◆ WORK INSTRUCTIONS
In the Hurricane Deck trail description below, copy out the part that opens with "Start at Nira, up" and closes with "keep it maintained.", switching "Forest Service" to "Park Service" wherever it occurs.

◆ TEXT TO READ
↓↓↓

Hurricane Deck (Western Part)

Rating:
[out of 5]
 *  *  *  *  * 1/2
For:Steep, rugged, remote. Parts of trail overgrown. Not appropriate for a day hike.
View along Hurricane Deck
Contemplating the hike along Hurricane Deck

Start at Nira, up Potrero Trail and turn west toward Manzana Schoolhouse along Hurricane Deck, then from Manzana Schoolhouse, return along Manzana river.

About 18 miles

There is something about Hurricane Deck that fascinates everyone. Maybe it is the name. Maybe it is the way it looms over anyone who hikes in the area for miles and miles. Maybe it is the element of the "extreme adventure" because it is so hard to get to, so dry and hot, and without water. You really push your body and mind to the limit up there, while also enjoying beautiful 180 degree views.

The trail is barely maintained at all. I think the Forest Service would prefer that the trail fall into disrepair and close up with brush permanently. They probably get tired of sending rescue squads, and they probably sit behind desks so much that it's too hard for them to get there themselves to keep it maintained.

Some things to consider while hiking the Deck:

  • Should you decide to camp on Hurricane Deck and make it a two day hike, do not make a fire. This place will set on fire like a blowtorch!
  • Don't forget to bring a few gallons of water for your camp. There is no water on Hurricane Deck. You can fill up at the Schoolhouse end or down on Lost Valley trail or at the White Ledge end, but on top, you will have no water at all any time of year. You can stash water on Hurricane Deck a week in advance if this concerns you.
  • You should probably consider bringing a pair of clippers or even a small saw. You will most likely need to hack your way through here or there. The brush is very scratchy, so bring appropriate clothes and gloves, too.

You will need an Adventure Pass Pass to park at the trailhead.

↑↑↑

◆ DATA LINES

↓↓↓

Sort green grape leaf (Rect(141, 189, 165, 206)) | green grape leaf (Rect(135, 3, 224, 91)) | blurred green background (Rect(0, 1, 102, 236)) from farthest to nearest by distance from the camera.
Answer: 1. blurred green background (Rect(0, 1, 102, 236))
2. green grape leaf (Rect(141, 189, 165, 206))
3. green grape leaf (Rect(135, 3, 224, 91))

↑↑↑

◆ WRITTEN RESPONSE
Start at Nira, up Potrero Trail and turn west toward Manzana Schoolhouse along Hurricane Deck, then from Manzana Schoolhouse, return along Manzana river.

About 18 miles

There is something about Hurricane Deck that fascinates everyone. Maybe it is the name. Maybe it is the way it looms over anyone who hikes in the area for miles and miles. Maybe it is the element of the "extreme adventure" because it is so hard to get to, so dry and hot, and without water. You really push your body and mind to the limit up there, while also enjoying beautiful 180 degree views.

The trail is barely maintained at all. I think the Park Service would prefer that the trail fall into disrepair and close up with brush permanently. They probably get tired of sending rescue squads, and they probably sit behind desks so much that it's too hard for them to get there themselves to keep it maintained.